--- EXERCISE ---
Reproduce the passage of the racks and mortars text word for word, starting at "Finale's site layout" and ending at "effect it contains.".

Racks and Mortars
Show design encompasses three main areas: choreography, addressing, and site layout. Whereas choreography obviously specifies what effects are shot when and where, addressing and site layout deal with the setup required to make the show possible. Addressing is the specification of what module and pin "addresses" will ignite the effects. Site layout is the specification of what mortars and racks will hold the shells and where such mortars, racks, and other equipment are located in the launch positions.
Finale's site layout capabilities themselves divide into two areas: automatic rack assignment, and manual editing. Since it would be tedious to layout each mortar and rack by hand, most people begin by using Finale's automatic rack assignment to generate an initial site layout for their show. Then they customize the site layout by editing it before printing out reports for setting up the show.
Automatic Rack Assignment
The automatic rack assignment occurs after the choreography and addressing of the show. The algorithm takes as input the fully addressed show or launch position, and produces as output a collection of racks with mortars for the effects, each mortar specified individually by the module and pin address of the effect it contains.

--- SUPPLIED MATERIAL ---
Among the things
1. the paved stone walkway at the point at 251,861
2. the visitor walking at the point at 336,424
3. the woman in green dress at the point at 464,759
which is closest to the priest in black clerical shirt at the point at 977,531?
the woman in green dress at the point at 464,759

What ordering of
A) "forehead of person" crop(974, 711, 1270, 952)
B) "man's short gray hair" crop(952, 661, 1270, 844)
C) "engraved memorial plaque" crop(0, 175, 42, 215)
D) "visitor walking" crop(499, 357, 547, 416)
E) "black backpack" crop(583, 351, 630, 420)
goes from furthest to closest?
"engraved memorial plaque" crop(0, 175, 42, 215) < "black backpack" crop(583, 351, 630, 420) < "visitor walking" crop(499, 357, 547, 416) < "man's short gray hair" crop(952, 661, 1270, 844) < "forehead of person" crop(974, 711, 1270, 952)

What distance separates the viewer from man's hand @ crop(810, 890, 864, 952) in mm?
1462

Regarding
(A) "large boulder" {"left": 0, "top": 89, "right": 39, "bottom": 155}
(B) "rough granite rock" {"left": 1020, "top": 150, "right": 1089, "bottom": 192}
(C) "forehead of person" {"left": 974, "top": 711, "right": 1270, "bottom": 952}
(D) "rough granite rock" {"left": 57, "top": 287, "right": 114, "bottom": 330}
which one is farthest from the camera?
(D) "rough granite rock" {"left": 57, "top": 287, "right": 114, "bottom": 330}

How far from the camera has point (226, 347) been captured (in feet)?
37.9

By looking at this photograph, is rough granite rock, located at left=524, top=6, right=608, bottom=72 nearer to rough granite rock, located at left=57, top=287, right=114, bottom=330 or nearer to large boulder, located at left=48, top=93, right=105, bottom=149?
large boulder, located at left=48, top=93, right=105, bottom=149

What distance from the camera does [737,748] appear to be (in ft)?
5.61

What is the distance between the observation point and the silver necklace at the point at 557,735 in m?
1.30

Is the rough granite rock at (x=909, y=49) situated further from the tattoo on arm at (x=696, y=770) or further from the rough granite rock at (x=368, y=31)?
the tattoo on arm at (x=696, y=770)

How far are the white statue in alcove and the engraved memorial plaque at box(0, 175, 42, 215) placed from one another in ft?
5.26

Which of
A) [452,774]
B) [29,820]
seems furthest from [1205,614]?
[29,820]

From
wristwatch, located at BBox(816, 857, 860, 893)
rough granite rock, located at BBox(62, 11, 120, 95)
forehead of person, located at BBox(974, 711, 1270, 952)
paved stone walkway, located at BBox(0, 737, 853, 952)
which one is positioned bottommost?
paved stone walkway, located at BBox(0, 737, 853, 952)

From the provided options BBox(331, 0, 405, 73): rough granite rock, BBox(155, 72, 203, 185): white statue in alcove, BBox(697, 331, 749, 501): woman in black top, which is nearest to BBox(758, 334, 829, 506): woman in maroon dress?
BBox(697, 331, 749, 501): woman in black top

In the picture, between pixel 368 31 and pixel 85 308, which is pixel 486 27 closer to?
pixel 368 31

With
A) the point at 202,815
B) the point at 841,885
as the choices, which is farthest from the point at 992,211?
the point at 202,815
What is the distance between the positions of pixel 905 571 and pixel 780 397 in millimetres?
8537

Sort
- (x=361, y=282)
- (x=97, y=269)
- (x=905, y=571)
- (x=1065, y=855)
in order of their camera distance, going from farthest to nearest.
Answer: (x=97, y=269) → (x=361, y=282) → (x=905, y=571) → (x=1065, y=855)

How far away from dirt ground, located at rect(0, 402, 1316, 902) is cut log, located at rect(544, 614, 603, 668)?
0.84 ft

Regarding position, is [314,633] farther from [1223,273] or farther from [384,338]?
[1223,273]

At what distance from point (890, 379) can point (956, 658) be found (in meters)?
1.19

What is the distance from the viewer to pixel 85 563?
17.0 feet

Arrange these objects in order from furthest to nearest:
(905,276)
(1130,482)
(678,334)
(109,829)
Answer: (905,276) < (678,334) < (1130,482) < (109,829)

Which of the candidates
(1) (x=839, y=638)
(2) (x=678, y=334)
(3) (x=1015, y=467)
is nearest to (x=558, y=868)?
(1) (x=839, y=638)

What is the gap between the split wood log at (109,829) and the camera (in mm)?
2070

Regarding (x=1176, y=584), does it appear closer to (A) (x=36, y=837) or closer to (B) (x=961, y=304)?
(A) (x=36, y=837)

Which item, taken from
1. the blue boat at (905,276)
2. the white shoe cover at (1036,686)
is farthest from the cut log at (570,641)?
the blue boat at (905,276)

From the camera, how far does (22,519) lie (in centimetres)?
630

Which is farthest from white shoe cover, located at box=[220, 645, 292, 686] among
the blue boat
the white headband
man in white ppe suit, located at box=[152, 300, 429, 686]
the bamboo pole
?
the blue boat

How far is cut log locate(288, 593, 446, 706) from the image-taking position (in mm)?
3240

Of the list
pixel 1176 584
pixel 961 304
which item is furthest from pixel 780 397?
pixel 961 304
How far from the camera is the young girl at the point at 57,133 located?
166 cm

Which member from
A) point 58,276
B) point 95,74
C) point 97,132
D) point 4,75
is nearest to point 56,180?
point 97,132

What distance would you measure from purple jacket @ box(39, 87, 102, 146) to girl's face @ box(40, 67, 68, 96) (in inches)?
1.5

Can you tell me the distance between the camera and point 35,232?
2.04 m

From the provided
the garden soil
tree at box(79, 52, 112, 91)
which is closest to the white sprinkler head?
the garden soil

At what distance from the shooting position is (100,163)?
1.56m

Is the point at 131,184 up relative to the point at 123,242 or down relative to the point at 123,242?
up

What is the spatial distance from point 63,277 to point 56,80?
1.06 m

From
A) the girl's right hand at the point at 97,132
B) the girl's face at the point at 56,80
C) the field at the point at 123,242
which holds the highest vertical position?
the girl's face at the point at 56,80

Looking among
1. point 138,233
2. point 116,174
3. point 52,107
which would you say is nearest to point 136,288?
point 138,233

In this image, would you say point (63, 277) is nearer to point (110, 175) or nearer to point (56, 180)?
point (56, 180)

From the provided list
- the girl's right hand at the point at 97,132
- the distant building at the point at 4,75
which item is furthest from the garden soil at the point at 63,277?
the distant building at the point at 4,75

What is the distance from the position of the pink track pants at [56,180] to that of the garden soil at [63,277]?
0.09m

--- EXPECTED OUTPUT ---
Finale's site layout capabilities themselves divide into two areas: automatic rack assignment, and manual editing. Since it would be tedious to layout each mortar and rack by hand, most people begin by using Finale's automatic rack assignment to generate an initial site layout for their show. Then they customize the site layout by editing it before printing out reports for setting up the show.
Automatic Rack Assignment
The automatic rack assignment occurs after the choreography and addressing of the show. The algorithm takes as input the fully addressed show or launch position, and produces as output a collection of racks with mortars for the effects, each mortar specified individually by the module and pin address of the effect it contains.